Lurkers, friends, unite.


10 May 2006

Escape from Cubicle Nation

This great blog from Pamela Slim, Get a Life Blog, has insightful and right-to-the-point essays about making corporate life more bearable for employees.

Check out the beginning of her post, "Open Letter to [CxO]s..."
I am writing to you as a newly minted rebel. My main purpose in life is to take your best, your brightest, most creative, hard-working and passionate employees and sneak them out the hallways of your large corporation so that they are free of the yoke of lethargy, oppression and resentment.

It hasn't always been this way. I tried for many years as a consultant to YOU to explain the importance of treating your employees with dignity and respect. I encouraged you to speak clearly and to the point, to avoid endless hours of PowerPoint, buzzwords and meaningless jargon like "our employees are our most valuable asset." I was sincere in my efforts as I coached your managers and explained the importance of providing objective, developmental feedback to employees that was based on observable behavior, not personal generalizations. I encouraged you to be open with your business strategy so that your employees could contribute ideas to grow your company.
She then provides a top 10 list of suggestions to CEOs, CTOs, COOs, etc. on how to retain employees. Read her article here.

And remember to come back to her main page to check out "Open letter to employees across the corporate world."

Thanks, yet again, to Guy Kawasaki's blog for the pointer.


ps Are you reading Seth Godin's blog on marketing yet?

06 May 2006

3-D Conference: CALL FOR PAPERS


As you know, each year the SPIE/IS&T's "Electronic Imaging" symposium, with its Stereoscopic Displays and Applications conference, draws hundreds of top 3-D researchers from around the world.

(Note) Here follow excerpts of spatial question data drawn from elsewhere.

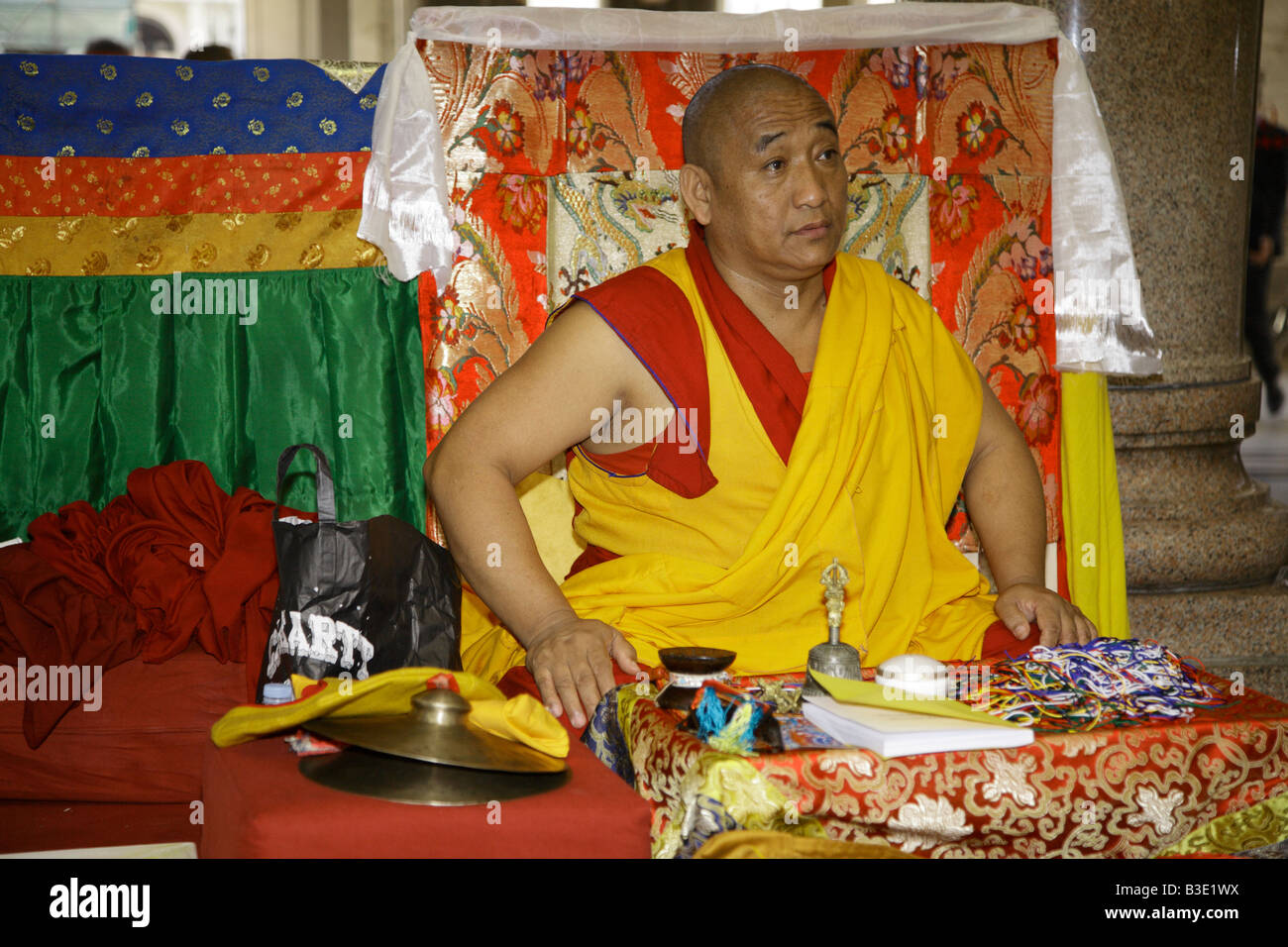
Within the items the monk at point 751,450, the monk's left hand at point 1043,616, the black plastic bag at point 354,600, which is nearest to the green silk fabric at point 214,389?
the black plastic bag at point 354,600

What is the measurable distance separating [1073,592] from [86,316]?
2.49m

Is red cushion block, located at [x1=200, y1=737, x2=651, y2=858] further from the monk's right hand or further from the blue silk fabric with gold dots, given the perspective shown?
the blue silk fabric with gold dots

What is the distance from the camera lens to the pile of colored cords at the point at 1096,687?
1.66 m

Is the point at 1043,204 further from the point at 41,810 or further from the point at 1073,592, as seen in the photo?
the point at 41,810

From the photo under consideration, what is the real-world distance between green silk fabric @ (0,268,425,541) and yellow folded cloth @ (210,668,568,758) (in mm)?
1479

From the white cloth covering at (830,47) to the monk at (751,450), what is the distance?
19.4 inches

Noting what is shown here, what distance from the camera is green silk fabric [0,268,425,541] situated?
2.96 m

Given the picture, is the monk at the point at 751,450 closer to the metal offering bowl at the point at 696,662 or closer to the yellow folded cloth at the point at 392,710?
the metal offering bowl at the point at 696,662

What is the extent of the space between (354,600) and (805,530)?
89 cm

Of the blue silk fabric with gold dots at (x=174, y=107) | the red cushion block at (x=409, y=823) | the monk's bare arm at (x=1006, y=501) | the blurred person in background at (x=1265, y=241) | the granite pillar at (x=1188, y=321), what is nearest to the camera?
the red cushion block at (x=409, y=823)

Focusing on the architecture and application of 3-D displays, topics include:

  • Novel 3-D display architectures and related innovations (volumetric, lenticular, parallax-barrier, electro-holographic, quasi-holographic, etc.)
  • Low-level and "O/S" software for 3-D visualization systems
  • Application software
  • Applications of 3-D displays, e.g. medical imaging, "virtual reality," 3-D GUIs, etc.
The conference includes a popular and informative demonstration session of new 3-D displays and, traditionally, a several-hour extravaganza of stereo movies.

Stereoscopic Displays and Applications XVIII (2007) is now accepting abstracts for next year's January conference in San Jose, Calif.

Please see the call for papers. Abstracts due 27 July 2006.

Co-located with Stereoscopic Displays & Applications are quite a few high-quality conferences relating to 2-D and 3-D imaging, processing, and display. See the list here.


05 May 2006

Toby Mood State Space / Links

Baby State Space
Blame the engineer in me, but after three weeks, Toby has settled into a comfortable set of mood transitions, as illustrated here with this handy state space diagram:

(Click to zoom; darned JPEG quality!)

Humor from McSweeney's
I never tire of this stuff. "Thirteen Writing Prompts" by Dan Wiencek and "Rejected Spots for the Army's Current Ad Campaign, 'Strength for Now, Strength for Later." by The Bros. Farhang.

Typographic Smackdown: Arial vs. Helvetica
Thanks to Kawasaki's blog for pointing out "The Scourge of Arial" at ms-studio.com.